WRITTEN REQUEST 1: Reproduce the passage of the Taylor series question that runs from "# Taylor series" to "its Taylor series.", inclusive.

# Taylor series of $\displaystyle x!_{(\infty)}=\prod_{j=1}^{\infty} j^{\text{sinc}(x-j)}$ - generalization of $\psi(z)$

## 1. Premise

I would like to find the closed form of this function:

I have the infinite-multifactorial function $$f(x)=x!_{(\infty)}$$ and I want to calculate its Taylor series.

WRITTEN REQUEST 2: Rewrite the listing below as a numbered list, starting at the line holding "Is point 154,164" and running through the final line of the listing, inclusive. Leave out blank lines.

RECORD EXCERPTS:
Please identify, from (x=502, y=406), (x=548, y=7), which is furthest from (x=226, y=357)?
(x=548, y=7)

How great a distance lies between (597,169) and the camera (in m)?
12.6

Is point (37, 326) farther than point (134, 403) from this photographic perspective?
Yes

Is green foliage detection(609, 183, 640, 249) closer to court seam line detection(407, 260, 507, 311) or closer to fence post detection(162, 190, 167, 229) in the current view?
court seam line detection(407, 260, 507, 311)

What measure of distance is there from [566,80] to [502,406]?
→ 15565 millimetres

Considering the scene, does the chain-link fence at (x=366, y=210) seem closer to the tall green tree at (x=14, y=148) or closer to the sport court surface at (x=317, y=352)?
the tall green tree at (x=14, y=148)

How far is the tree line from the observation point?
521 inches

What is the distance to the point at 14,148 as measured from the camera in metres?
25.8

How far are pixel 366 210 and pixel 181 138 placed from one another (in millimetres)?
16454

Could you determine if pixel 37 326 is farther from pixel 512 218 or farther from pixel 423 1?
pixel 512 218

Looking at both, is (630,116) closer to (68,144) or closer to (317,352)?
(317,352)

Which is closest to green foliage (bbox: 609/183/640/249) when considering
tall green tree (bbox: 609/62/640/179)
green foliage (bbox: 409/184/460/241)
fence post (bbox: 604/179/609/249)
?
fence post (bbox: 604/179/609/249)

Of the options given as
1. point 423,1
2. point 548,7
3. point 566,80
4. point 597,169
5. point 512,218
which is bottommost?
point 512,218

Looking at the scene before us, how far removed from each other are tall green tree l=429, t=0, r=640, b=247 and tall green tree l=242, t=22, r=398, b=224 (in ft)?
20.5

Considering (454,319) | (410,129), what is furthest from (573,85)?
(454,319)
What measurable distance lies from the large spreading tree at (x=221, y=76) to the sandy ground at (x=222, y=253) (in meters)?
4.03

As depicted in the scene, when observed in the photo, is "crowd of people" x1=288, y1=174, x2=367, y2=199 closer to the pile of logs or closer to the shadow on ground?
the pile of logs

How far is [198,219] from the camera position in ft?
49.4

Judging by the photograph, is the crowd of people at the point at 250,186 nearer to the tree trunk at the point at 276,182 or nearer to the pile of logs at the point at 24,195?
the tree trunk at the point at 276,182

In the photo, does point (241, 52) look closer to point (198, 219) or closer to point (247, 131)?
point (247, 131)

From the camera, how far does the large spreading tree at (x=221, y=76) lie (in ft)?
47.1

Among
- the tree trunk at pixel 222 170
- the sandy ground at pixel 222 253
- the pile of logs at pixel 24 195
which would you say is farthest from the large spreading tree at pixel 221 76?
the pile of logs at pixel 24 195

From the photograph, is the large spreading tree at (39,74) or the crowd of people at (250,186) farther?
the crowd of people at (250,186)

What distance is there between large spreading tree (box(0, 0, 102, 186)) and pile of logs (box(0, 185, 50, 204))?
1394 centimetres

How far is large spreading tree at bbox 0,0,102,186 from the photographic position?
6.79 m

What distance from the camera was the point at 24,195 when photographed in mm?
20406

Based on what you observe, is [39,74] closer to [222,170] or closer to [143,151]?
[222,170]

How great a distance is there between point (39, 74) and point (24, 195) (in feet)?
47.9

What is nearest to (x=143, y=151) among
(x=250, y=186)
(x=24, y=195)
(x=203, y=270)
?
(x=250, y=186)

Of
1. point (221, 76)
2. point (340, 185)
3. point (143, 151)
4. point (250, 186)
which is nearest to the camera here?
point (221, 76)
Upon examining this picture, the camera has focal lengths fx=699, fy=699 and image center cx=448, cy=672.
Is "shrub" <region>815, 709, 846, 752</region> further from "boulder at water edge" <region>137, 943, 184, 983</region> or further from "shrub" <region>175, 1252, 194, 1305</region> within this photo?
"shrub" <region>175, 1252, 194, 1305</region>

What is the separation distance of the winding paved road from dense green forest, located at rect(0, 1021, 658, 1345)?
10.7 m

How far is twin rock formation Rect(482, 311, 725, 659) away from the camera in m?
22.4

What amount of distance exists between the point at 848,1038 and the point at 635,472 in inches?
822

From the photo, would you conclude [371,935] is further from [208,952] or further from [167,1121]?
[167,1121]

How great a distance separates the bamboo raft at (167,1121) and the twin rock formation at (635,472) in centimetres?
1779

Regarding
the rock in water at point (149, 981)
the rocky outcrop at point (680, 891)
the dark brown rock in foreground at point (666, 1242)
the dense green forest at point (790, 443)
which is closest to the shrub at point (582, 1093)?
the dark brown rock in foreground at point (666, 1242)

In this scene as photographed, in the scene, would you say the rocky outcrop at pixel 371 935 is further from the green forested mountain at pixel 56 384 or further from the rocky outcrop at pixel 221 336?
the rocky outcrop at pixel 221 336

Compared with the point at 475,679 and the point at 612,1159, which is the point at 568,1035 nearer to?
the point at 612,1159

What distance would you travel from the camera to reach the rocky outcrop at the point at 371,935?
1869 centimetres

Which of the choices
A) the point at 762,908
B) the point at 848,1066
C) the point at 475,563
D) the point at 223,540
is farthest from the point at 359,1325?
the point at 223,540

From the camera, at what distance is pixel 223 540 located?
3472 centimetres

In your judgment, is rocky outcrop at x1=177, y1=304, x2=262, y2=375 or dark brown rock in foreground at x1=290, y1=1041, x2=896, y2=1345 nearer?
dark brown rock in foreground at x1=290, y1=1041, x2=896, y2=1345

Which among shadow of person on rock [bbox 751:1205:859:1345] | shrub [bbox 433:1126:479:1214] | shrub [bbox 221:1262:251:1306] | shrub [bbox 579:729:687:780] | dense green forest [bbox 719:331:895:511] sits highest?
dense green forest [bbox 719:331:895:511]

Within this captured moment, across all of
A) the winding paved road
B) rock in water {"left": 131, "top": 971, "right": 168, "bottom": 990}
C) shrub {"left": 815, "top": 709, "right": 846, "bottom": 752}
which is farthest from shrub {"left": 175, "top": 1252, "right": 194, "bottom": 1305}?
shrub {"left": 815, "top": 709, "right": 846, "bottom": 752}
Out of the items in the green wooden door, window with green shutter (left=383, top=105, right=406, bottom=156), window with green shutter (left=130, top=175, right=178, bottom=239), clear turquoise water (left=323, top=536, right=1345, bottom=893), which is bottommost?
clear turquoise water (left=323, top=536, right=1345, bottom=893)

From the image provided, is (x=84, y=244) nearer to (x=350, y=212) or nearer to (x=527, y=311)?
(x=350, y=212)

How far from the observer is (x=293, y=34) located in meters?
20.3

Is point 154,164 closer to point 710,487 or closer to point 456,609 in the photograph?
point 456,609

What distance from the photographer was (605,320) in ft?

COMPLETE RESPONSE 1:
# Taylor series of $\displaystyle x!_{(\infty)}=\prod_{j=1}^{\infty} j^{\text{sinc}(x-j)}$ - generalization of $\psi(z)$

## 1. Premise

I would like to find the closed form of this function:

I have the infinite-multifactorial function $$f(x)=x!_{(\infty)}$$ and I want to calculate its Taylor series.

COMPLETE RESPONSE 2:
1. Is point 154,164 closer to point 710,487 or closer to point 456,609 in the photograph?
2. point 456,609
3. What distance from the photographer was (605,320) in ft?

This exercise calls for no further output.